Question: when is strong global economic growth likely to cause investors a serious headache?

Answer: when financial markets have become so reliant on prolonged quantitative easing (QE) by central banks that to remove it would cause a horrible shock.

In other words, the risk that investors are not focused on at the moment is of monetary tightening to fend off the threat of inflation.

That was the ironic warning delivered by Garry Evans, global head of equity strategy within HSBC’s global research department, in Hong Kong last week.

“In my view, the liquidity injection by central banks has been the major reason behind the relatively good performance of equities in the last four or five years, and the first signs of that being withdrawn would be taken as a negative,” Evans noted.

In fact the MSCI World Index has risen 20.7% over the past three years and 32% over the past four. It comes after a period of quantitative easing from central banks worldwide to pump liquidity into the global economy.

Just last year in September, for example, the Bank of Japan expanded its asset purchasing programme by ¥10 trillion ($111 billion), while in July the Bank of England added £50 billion ($79 billion) to support the UK economy.

Further, last month the US Federal Reserve indicated that it would continue purchasing US Treasuries to the tune of $85 billion a month.

But should there be any surprising uptick in economic growth, the likelihood is that the Fed would withdraw its QE programme to ease potential inflation, Evans noted.

Fed officials are estimating GDP growth of 2.5-3% for the US in 2013, upgraded from a forecast of 2.2-2.8% in June.

“It’s one of the clearest rules of the equity markets that the first tightening move by central banks in a cycle normally causes equities to correct relatively sharply,” Evans added.

He cited 1994 as an example, when the Fed incrementally raised interest rates from 2.5% to 6% over a year. The S&P 500 dropped 4.6% in the six months after the Fed first acted.

“Given how big this QE has been, the effect could be bigger than usual,” said Evans. “I don’t think [monetary tightening is] likely at all, but it’s probably a risk that people have not focused on and if it doesn’t happen this year, it will happen at some point.”

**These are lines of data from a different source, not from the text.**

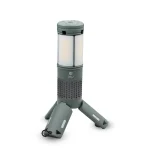 Toby's New CPL-T25 Telescopic Camping Lights Rechargeable 7800mAh, LED Collapsible Camping Lantern Portable with RGB/SOS Light and IPX4 Waterproof for Hiking Camping Emergency - Image 2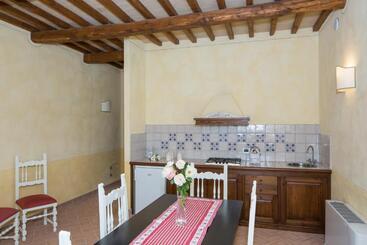 هتل Il Borgo Di San Michele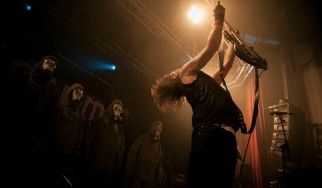 Κυκλοφορεί σε DVD η τελευταία συναυλία των Nasum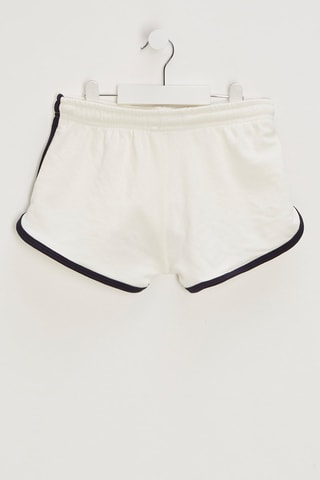 Shorts - Bianco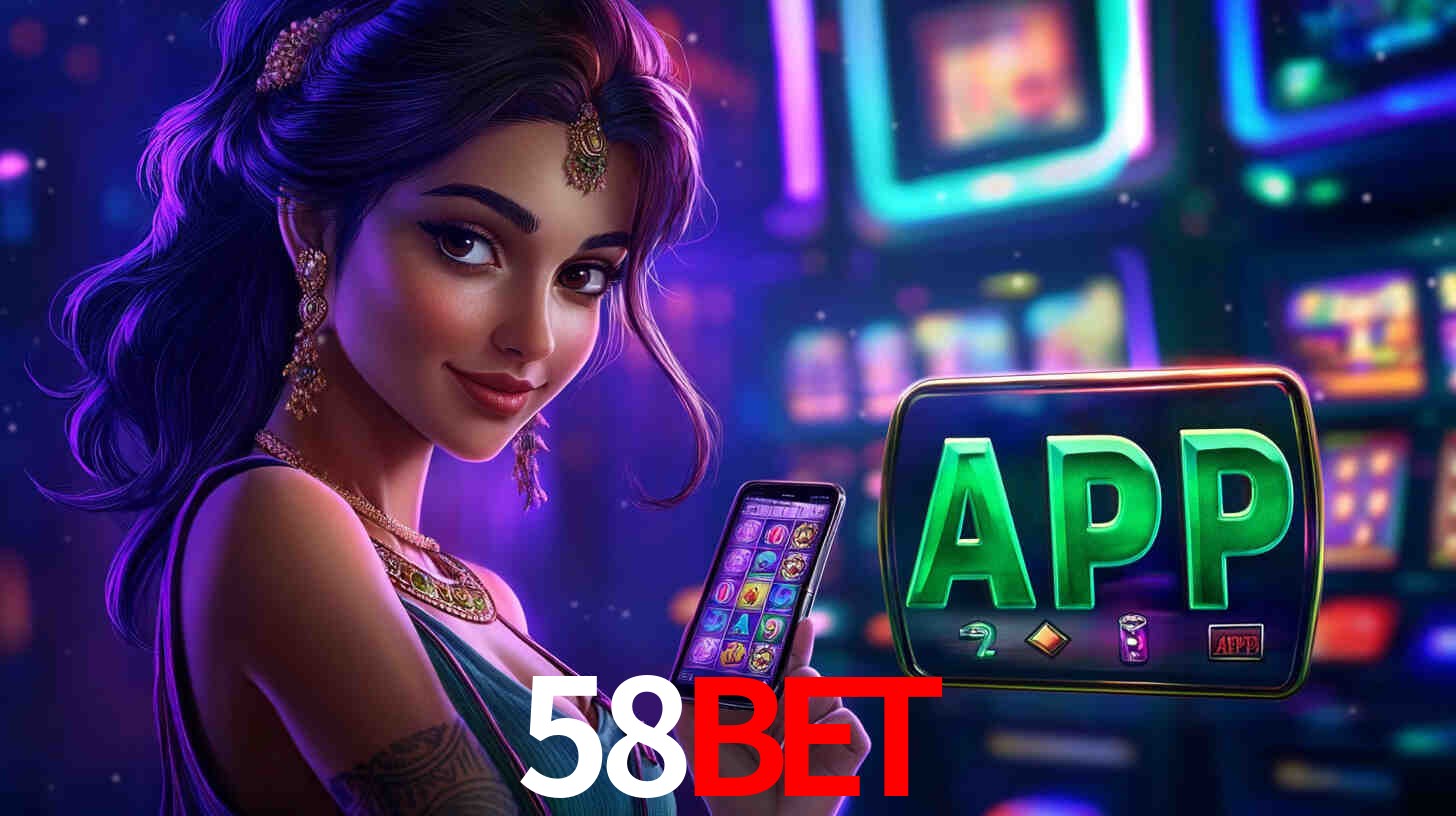 58bet: A Experiência de Casino com Jogos de Mesa ao Vivo
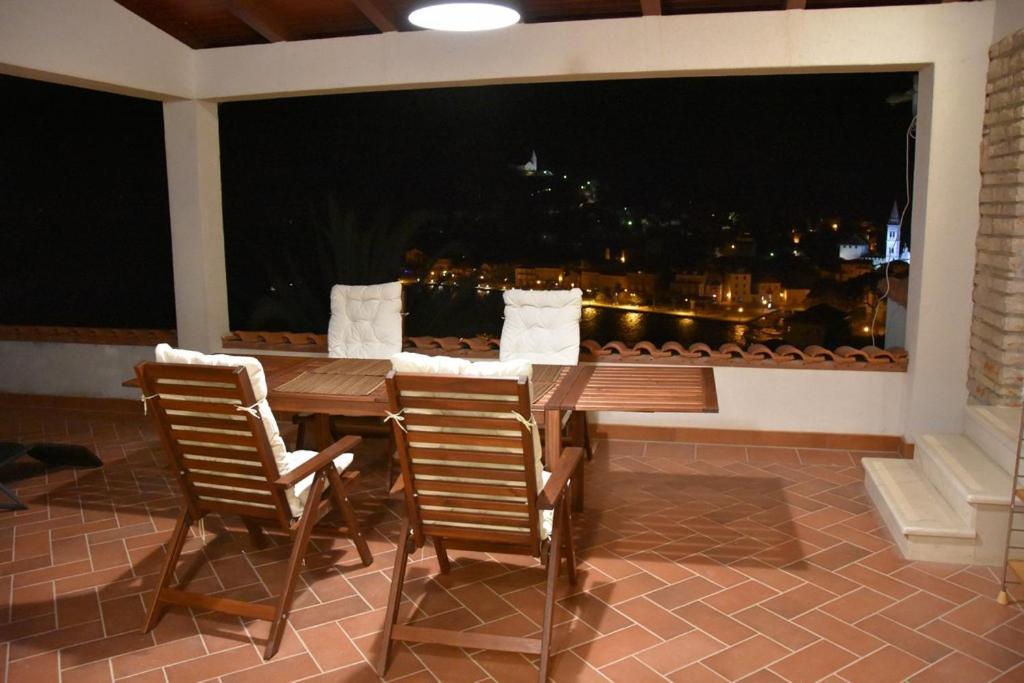 Appartement Bellavista Jelsa 2+2 Extérieur photo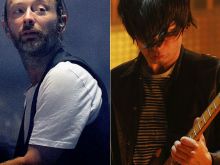 Jonny Greenwood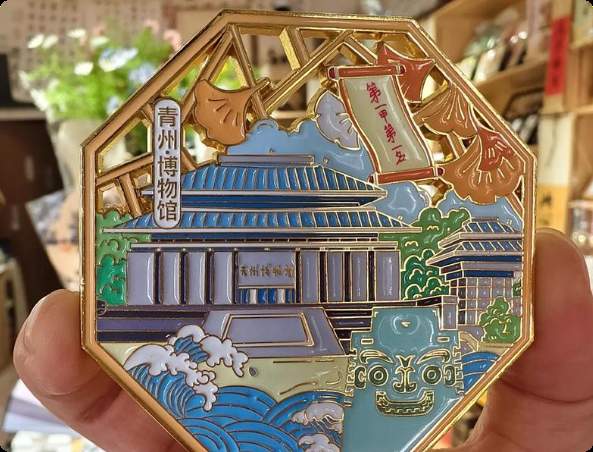 承千年文脉 答时代新卷——论持续深入贯彻习近平总书记视察山东重要讲话精神系列评论⑦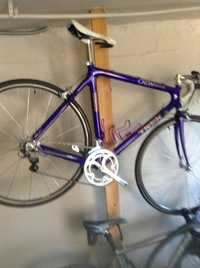 Bicleta Trek , 5900 , carbono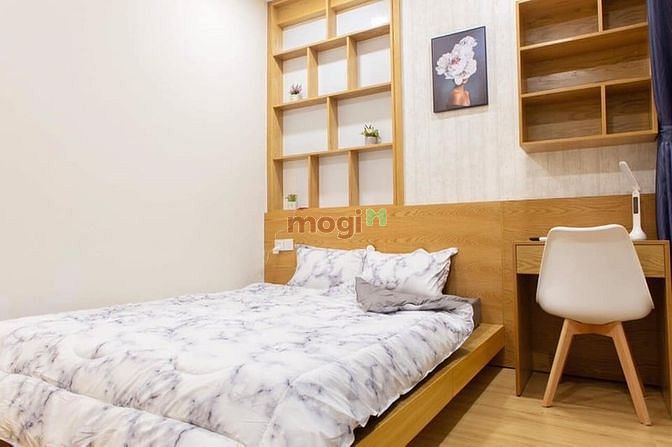 Hình ảnh ✔ Cho thuê CHCC MASTERI MILLENNIUM 72m 2pn 2wc - nội thất đầy đủ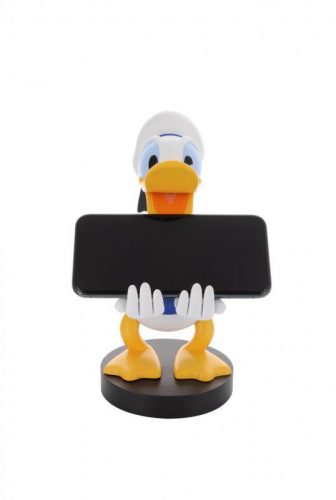 Disney Donald Duck kontroller és telefon tartó (20 cm)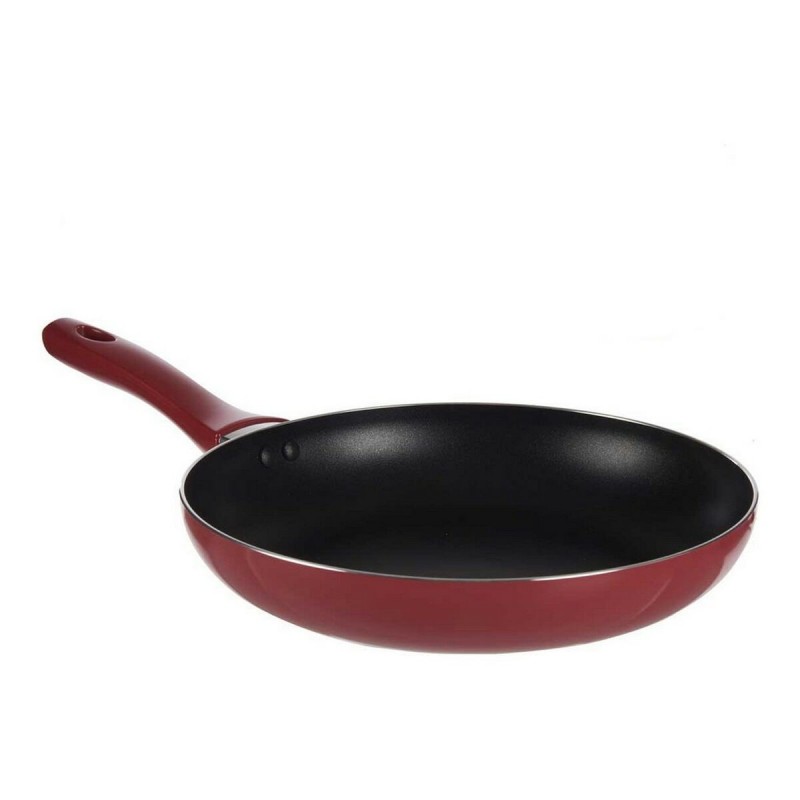 Set of Frying Pans Diavola Red...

Certainly monetary tightening is not seen as likely in the near term, with the markets still so reliant on the provision of liquidity from central banks.

“I think it’s very difficult to see self-sustaining domestic demand without the ongoing easing of liquidity,” says Neill Nuttall, CIO of global multi-asset group at JP Morgan Asset Management.

Given fiscal constraints in the US and Europe, he argues that liquidity from monetary easing will be a continued requirement. The chief threat to such support would be inflationary concerns.

“Any hint of inflation or inflation expectations becoming embedded would begin to raise the question of whether central banks can continue to provide that liquidity,” Nuttall adds.

“I am not forecasting inflation. I think [there are still] global output gaps, excess labour supply, and excess productivity capacity, so we don’t see inflation picking up. But given the monetary accommodation of the last five years, if it does take hold, it will be one of the biggest threats to markets.”